WHAT THIS TASK INVOLVES: Copying each record below exactly is the whole task.

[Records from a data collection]
/---
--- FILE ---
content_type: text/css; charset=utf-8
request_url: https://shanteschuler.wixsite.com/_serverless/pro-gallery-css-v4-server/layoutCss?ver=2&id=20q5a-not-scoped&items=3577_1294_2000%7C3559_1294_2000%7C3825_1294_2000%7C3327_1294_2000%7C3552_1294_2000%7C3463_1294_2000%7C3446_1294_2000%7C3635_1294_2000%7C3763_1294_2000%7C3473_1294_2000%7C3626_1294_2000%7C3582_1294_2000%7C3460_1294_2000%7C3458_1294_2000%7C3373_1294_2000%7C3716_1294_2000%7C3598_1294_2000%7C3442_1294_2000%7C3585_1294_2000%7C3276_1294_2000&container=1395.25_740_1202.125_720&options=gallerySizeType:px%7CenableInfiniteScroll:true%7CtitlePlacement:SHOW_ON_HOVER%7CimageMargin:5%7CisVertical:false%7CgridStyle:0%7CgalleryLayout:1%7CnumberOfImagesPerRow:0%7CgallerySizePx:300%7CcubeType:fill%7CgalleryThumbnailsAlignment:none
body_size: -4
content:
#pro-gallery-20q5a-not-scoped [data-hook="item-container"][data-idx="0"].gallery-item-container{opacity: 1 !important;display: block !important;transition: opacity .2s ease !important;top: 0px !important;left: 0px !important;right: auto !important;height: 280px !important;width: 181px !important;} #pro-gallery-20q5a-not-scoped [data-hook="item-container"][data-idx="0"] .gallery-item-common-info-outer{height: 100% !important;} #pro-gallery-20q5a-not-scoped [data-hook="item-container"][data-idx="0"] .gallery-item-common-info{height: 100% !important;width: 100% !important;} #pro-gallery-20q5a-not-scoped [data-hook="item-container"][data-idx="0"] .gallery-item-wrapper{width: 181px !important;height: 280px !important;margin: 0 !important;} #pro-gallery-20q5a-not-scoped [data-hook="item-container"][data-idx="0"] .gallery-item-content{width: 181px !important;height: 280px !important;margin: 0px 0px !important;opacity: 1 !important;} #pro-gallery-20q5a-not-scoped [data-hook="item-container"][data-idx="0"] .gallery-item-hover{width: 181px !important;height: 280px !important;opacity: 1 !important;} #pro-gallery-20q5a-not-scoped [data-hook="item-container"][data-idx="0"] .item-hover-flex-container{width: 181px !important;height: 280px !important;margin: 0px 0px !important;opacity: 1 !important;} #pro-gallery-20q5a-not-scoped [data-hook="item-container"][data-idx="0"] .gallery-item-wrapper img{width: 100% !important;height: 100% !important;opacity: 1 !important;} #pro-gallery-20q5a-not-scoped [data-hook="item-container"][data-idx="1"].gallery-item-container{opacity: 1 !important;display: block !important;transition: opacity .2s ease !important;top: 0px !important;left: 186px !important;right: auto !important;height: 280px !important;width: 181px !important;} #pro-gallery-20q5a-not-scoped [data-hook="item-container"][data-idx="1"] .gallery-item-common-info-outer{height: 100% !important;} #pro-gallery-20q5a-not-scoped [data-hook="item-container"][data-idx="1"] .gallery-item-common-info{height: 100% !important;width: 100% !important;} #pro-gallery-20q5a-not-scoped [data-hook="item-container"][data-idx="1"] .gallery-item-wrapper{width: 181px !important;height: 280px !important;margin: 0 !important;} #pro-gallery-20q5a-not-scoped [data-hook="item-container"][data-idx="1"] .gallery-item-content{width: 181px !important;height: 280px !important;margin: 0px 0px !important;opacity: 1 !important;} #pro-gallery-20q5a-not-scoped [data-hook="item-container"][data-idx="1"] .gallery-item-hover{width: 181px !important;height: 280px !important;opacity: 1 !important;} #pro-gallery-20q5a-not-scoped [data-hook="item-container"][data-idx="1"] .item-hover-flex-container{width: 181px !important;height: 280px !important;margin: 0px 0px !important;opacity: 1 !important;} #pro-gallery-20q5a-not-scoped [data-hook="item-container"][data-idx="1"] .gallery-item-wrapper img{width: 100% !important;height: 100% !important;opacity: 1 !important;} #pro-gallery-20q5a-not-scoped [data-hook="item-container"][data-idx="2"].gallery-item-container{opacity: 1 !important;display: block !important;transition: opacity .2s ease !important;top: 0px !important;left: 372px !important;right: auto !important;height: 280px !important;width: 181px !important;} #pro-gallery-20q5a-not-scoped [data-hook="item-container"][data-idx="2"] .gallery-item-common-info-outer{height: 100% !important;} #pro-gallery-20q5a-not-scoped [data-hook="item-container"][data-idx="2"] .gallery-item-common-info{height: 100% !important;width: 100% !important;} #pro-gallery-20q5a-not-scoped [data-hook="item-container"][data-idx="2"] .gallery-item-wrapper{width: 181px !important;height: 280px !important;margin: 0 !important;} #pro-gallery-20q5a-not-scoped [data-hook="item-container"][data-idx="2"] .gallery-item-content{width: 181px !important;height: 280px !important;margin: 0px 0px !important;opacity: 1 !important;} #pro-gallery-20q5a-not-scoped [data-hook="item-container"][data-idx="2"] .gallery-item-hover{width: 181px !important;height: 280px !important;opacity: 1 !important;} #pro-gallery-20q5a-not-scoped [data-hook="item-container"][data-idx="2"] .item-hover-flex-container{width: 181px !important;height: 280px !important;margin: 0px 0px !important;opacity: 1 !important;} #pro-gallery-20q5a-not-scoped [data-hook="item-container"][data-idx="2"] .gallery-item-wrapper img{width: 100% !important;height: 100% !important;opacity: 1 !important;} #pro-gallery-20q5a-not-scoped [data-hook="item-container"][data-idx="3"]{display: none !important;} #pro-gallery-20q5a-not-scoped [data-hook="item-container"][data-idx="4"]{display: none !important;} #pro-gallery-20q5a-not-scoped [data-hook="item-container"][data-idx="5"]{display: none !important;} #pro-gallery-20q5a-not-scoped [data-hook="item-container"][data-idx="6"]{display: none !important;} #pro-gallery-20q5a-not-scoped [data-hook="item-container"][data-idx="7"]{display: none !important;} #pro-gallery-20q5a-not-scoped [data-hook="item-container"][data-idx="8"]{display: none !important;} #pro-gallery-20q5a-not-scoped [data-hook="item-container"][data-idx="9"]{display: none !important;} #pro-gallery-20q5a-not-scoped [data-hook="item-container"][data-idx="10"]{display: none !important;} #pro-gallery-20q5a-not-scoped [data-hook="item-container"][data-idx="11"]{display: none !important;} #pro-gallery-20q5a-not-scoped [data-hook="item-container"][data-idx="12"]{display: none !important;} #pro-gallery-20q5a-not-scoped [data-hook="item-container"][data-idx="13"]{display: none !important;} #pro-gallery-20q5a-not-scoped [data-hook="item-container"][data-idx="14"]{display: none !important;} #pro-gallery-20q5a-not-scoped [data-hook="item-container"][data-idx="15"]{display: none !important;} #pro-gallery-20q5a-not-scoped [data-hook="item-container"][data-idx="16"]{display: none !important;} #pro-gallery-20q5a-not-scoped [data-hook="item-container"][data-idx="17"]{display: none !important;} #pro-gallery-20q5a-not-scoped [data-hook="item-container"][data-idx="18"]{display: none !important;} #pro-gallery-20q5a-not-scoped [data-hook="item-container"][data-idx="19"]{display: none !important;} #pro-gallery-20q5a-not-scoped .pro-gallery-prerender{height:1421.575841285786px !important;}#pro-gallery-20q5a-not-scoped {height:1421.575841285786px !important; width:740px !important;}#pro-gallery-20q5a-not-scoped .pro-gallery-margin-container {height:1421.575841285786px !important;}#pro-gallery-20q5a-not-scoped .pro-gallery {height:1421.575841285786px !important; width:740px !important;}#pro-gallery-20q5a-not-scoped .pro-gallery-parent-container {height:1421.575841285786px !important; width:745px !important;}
\---
OUTPUT OF THE EXERCISE:
--- FILE ---
content_type: text/css; charset=utf-8
request_url: https://shanteschuler.wixsite.com/_serverless/pro-gallery-css-v4-server/layoutCss?ver=2&id=20q5a-not-scoped&items=3577_1294_2000%7C3559_1294_2000%7C3825_1294_2000%7C3327_1294_2000%7C3552_1294_2000%7C3463_1294_2000%7C3446_1294_2000%7C3635_1294_2000%7C3763_1294_2000%7C3473_1294_2000%7C3626_1294_2000%7C3582_1294_2000%7C3460_1294_2000%7C3458_1294_2000%7C3373_1294_2000%7C3716_1294_2000%7C3598_1294_2000%7C3442_1294_2000%7C3585_1294_2000%7C3276_1294_2000&container=1395.25_740_1202.125_720&options=gallerySizeType:px%7CenableInfiniteScroll:true%7CtitlePlacement:SHOW_ON_HOVER%7CimageMargin:5%7CisVertical:false%7CgridStyle:0%7CgalleryLayout:1%7CnumberOfImagesPerRow:0%7CgallerySizePx:300%7CcubeType:fill%7CgalleryThumbnailsAlignment:none
body_size: -4
content:
#pro-gallery-20q5a-not-scoped [data-hook="item-container"][data-idx="0"].gallery-item-container{opacity: 1 !important;display: block !important;transition: opacity .2s ease !important;top: 0px !important;left: 0px !important;right: auto !important;height: 280px !important;width: 181px !important;} #pro-gallery-20q5a-not-scoped [data-hook="item-container"][data-idx="0"] .gallery-item-common-info-outer{height: 100% !important;} #pro-gallery-20q5a-not-scoped [data-hook="item-container"][data-idx="0"] .gallery-item-common-info{height: 100% !important;width: 100% !important;} #pro-gallery-20q5a-not-scoped [data-hook="item-container"][data-idx="0"] .gallery-item-wrapper{width: 181px !important;height: 280px !important;margin: 0 !important;} #pro-gallery-20q5a-not-scoped [data-hook="item-container"][data-idx="0"] .gallery-item-content{width: 181px !important;height: 280px !important;margin: 0px 0px !important;opacity: 1 !important;} #pro-gallery-20q5a-not-scoped [data-hook="item-container"][data-idx="0"] .gallery-item-hover{width: 181px !important;height: 280px !important;opacity: 1 !important;} #pro-gallery-20q5a-not-scoped [data-hook="item-container"][data-idx="0"] .item-hover-flex-container{width: 181px !important;height: 280px !important;margin: 0px 0px !important;opacity: 1 !important;} #pro-gallery-20q5a-not-scoped [data-hook="item-container"][data-idx="0"] .gallery-item-wrapper img{width: 100% !important;height: 100% !important;opacity: 1 !important;} #pro-gallery-20q5a-not-scoped [data-hook="item-container"][data-idx="1"].gallery-item-container{opacity: 1 !important;display: block !important;transition: opacity .2s ease !important;top: 0px !important;left: 186px !important;right: auto !important;height: 280px !important;width: 181px !important;} #pro-gallery-20q5a-not-scoped [data-hook="item-container"][data-idx="1"] .gallery-item-common-info-outer{height: 100% !important;} #pro-gallery-20q5a-not-scoped [data-hook="item-container"][data-idx="1"] .gallery-item-common-info{height: 100% !important;width: 100% !important;} #pro-gallery-20q5a-not-scoped [data-hook="item-container"][data-idx="1"] .gallery-item-wrapper{width: 181px !important;height: 280px !important;margin: 0 !important;} #pro-gallery-20q5a-not-scoped [data-hook="item-container"][data-idx="1"] .gallery-item-content{width: 181px !important;height: 280px !important;margin: 0px 0px !important;opacity: 1 !important;} #pro-gallery-20q5a-not-scoped [data-hook="item-container"][data-idx="1"] .gallery-item-hover{width: 181px !important;height: 280px !important;opacity: 1 !important;} #pro-gallery-20q5a-not-scoped [data-hook="item-container"][data-idx="1"] .item-hover-flex-container{width: 181px !important;height: 280px !important;margin: 0px 0px !important;opacity: 1 !important;} #pro-gallery-20q5a-not-scoped [data-hook="item-container"][data-idx="1"] .gallery-item-wrapper img{width: 100% !important;height: 100% !important;opacity: 1 !important;} #pro-gallery-20q5a-not-scoped [data-hook="item-container"][data-idx="2"].gallery-item-container{opacity: 1 !important;display: block !important;transition: opacity .2s ease !important;top: 0px !important;left: 372px !important;right: auto !important;height: 280px !important;width: 181px !important;} #pro-gallery-20q5a-not-scoped [data-hook="item-container"][data-idx="2"] .gallery-item-common-info-outer{height: 100% !important;} #pro-gallery-20q5a-not-scoped [data-hook="item-container"][data-idx="2"] .gallery-item-common-info{height: 100% !important;width: 100% !important;} #pro-gallery-20q5a-not-scoped [data-hook="item-container"][data-idx="2"] .gallery-item-wrapper{width: 181px !important;height: 280px !important;margin: 0 !important;} #pro-gallery-20q5a-not-scoped [data-hook="item-container"][data-idx="2"] .gallery-item-content{width: 181px !important;height: 280px !important;margin: 0px 0px !important;opacity: 1 !important;} #pro-gallery-20q5a-not-scoped [data-hook="item-container"][data-idx="2"] .gallery-item-hover{width: 181px !important;height: 280px !important;opacity: 1 !important;} #pro-gallery-20q5a-not-scoped [data-hook="item-container"][data-idx="2"] .item-hover-flex-container{width: 181px !important;height: 280px !important;margin: 0px 0px !important;opacity: 1 !important;} #pro-gallery-20q5a-not-scoped [data-hook="item-container"][data-idx="2"] .gallery-item-wrapper img{width: 100% !important;height: 100% !important;opacity: 1 !important;} #pro-gallery-20q5a-not-scoped [data-hook="item-container"][data-idx="3"]{display: none !important;} #pro-gallery-20q5a-not-scoped [data-hook="item-container"][data-idx="4"]{display: none !important;} #pro-gallery-20q5a-not-scoped [data-hook="item-container"][data-idx="5"]{display: none !important;} #pro-gallery-20q5a-not-scoped [data-hook="item-container"][data-idx="6"]{display: none !important;} #pro-gallery-20q5a-not-scoped [data-hook="item-container"][data-idx="7"]{display: none !important;} #pro-gallery-20q5a-not-scoped [data-hook="item-container"][data-idx="8"]{display: none !important;} #pro-gallery-20q5a-not-scoped [data-hook="item-container"][data-idx="9"]{display: none !important;} #pro-gallery-20q5a-not-scoped [data-hook="item-container"][data-idx="10"]{display: none !important;} #pro-gallery-20q5a-not-scoped [data-hook="item-container"][data-idx="11"]{display: none !important;} #pro-gallery-20q5a-not-scoped [data-hook="item-container"][data-idx="12"]{display: none !important;} #pro-gallery-20q5a-not-scoped [data-hook="item-container"][data-idx="13"]{display: none !important;} #pro-gallery-20q5a-not-scoped [data-hook="item-container"][data-idx="14"]{display: none !important;} #pro-gallery-20q5a-not-scoped [data-hook="item-container"][data-idx="15"]{display: none !important;} #pro-gallery-20q5a-not-scoped [data-hook="item-container"][data-idx="16"]{display: none !important;} #pro-gallery-20q5a-not-scoped [data-hook="item-container"][data-idx="17"]{display: none !important;} #pro-gallery-20q5a-not-scoped [data-hook="item-container"][data-idx="18"]{display: none !important;} #pro-gallery-20q5a-not-scoped [data-hook="item-container"][data-idx="19"]{display: none !important;} #pro-gallery-20q5a-not-scoped .pro-gallery-prerender{height:1421.575841285786px !important;}#pro-gallery-20q5a-not-scoped {height:1421.575841285786px !important; width:740px !important;}#pro-gallery-20q5a-not-scoped .pro-gallery-margin-container {height:1421.575841285786px !important;}#pro-gallery-20q5a-not-scoped .pro-gallery {height:1421.575841285786px !important; width:740px !important;}#pro-gallery-20q5a-not-scoped .pro-gallery-parent-container {height:1421.575841285786px !important; width:745px !important;}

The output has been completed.